We built the recovery home we couldn't find anywhere else.
Nesta’s started in a single house. Two sisters, one grandmother, and the unfussy idea that recovery shouldn’t feel like being filed away in a hallway. People kept asking where to send the patient who needed more than a hotel and less than a hospital. We didn’t see it anywhere we’d want to send our own. So we built it.
The first guests were post-surgical. They arrived from across the country, often from across the border, and they all wanted the same thing. A quiet room, real food, someone trained nearby. That’s still what we do. We’ve just learned to do it for more people, in more places, across more stages of care.
What we won’t do is interesting too. We won’t pretend to be a hospital. We won’t pretend to be a hotel. We don’t gild the lily with spa rituals when what someone needs is to sleep.
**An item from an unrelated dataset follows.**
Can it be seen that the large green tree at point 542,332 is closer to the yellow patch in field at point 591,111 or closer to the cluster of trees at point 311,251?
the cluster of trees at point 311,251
Most of what people compliment us on isn’t dramatic. It’s the lamp left on, the bilingual aide who knew the right joke, the driver who didn’t rush. That’s not a marketing line. It’s the actual work.
Healing happens on the body's clock. Push it and you'll pay the bill twice. We pace stays around the procedure, the person, and the family in the next room. We're patient about progress because the body is. And we're skeptical of any plan that promises to compress a six-week recovery into one.
Where you recover matters as much as how. The room can be beautiful and still be wrong. We pick places that hold the basics first: quiet streets, real kitchens, light that arrives gently in the morning. Then we add the things that make a stay feel cared for. Comfort follows function, not the other way around.
Reputation theatre is exhausting and it doesn't heal anyone. We match guests to the practitioners who know the procedure, speak the language, and have time for the conversation. Sometimes that's a name you've heard of. Often it isn't. We'd rather you trust the room than the résumé.
Most stays begin with a phone call. Someone, often a daughter, often a discharge planner, sometimes the patient themselves, calls because the surgery is scheduled and the recovery plan isn’t. A care coordinator picks up within the hour. We listen first. The questions we ask are practical: what’s the procedure, when’s the discharge, who’s traveling with you, do you sleep on your back. The conversation usually ends with a clear picture of what the stay will look like.
From there it’s logistics. We coordinate with the surgical team. We arrange the airport pickup if you’re flying in. We pre-stock the room with the medications you’ll actually need, in the brands your insurer covers, so nothing’s a scramble on the first night. If you’re bringing a partner or a child, we set up a second room and make sure they have everything they need to actually rest too.
The stay itself is calm by design. You’ll see the same small team every day. Meals are made on site, adjusted for whatever your surgeon wants you eating. A nurse checks in on the schedule your discharge papers specify, not the schedule our staff prefers. We don’t program your day. You’ll be left alone when you want to be left alone.
The end of the stay is its own kind of work. We send guests home with notes, a follow-up plan, and an open line. Many guests come back a year later for something else. That tells us we got the first stay right. It’s how we measure ourselves. Quietly, over time, in the willingness of people to choose us twice.